> **INFORMATION SHOWN**
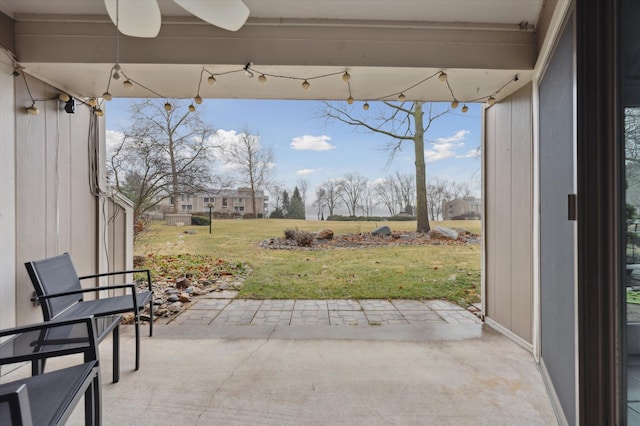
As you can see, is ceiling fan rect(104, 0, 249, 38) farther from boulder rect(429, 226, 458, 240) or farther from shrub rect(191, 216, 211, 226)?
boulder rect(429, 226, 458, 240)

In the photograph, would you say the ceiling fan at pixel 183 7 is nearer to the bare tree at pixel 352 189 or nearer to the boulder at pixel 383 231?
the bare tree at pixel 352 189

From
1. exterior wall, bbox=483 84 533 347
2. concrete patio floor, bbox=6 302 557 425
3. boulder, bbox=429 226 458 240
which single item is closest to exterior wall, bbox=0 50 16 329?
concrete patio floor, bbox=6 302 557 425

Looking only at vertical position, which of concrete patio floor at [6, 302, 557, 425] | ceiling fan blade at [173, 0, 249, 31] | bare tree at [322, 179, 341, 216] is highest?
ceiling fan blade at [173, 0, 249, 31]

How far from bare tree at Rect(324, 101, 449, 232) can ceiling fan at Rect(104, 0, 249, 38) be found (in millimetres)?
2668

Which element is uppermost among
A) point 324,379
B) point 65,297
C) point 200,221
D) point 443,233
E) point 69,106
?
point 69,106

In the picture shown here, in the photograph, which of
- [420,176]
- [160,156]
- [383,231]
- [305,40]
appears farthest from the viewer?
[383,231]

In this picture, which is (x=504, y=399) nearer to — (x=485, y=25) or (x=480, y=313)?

--

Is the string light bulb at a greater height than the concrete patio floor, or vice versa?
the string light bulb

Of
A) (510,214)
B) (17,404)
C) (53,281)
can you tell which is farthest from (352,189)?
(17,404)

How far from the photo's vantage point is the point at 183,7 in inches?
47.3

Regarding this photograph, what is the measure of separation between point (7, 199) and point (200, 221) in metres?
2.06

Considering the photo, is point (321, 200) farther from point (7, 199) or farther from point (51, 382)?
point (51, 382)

> **TASK DETAILS**
Lay out the items as a numbered list with blank lines dropped, beginning at the line that has "Which element is uppermost among" and ending after the line that has "In this picture, which".

> **TASK RESULT**
1. Which element is uppermost among
2. A) point 324,379
3. B) point 65,297
4. C) point 200,221
5. D) point 443,233
6. E) point 69,106
7. ?
8. point 69,106
9. In the picture shown here, in the photograph, which of
10. - [420,176]
11. - [160,156]
12. - [383,231]
13. - [305,40]
14. appears farthest from the viewer?
15. [383,231]
16. In this picture, which is (x=504, y=399) nearer to — (x=485, y=25) or (x=480, y=313)?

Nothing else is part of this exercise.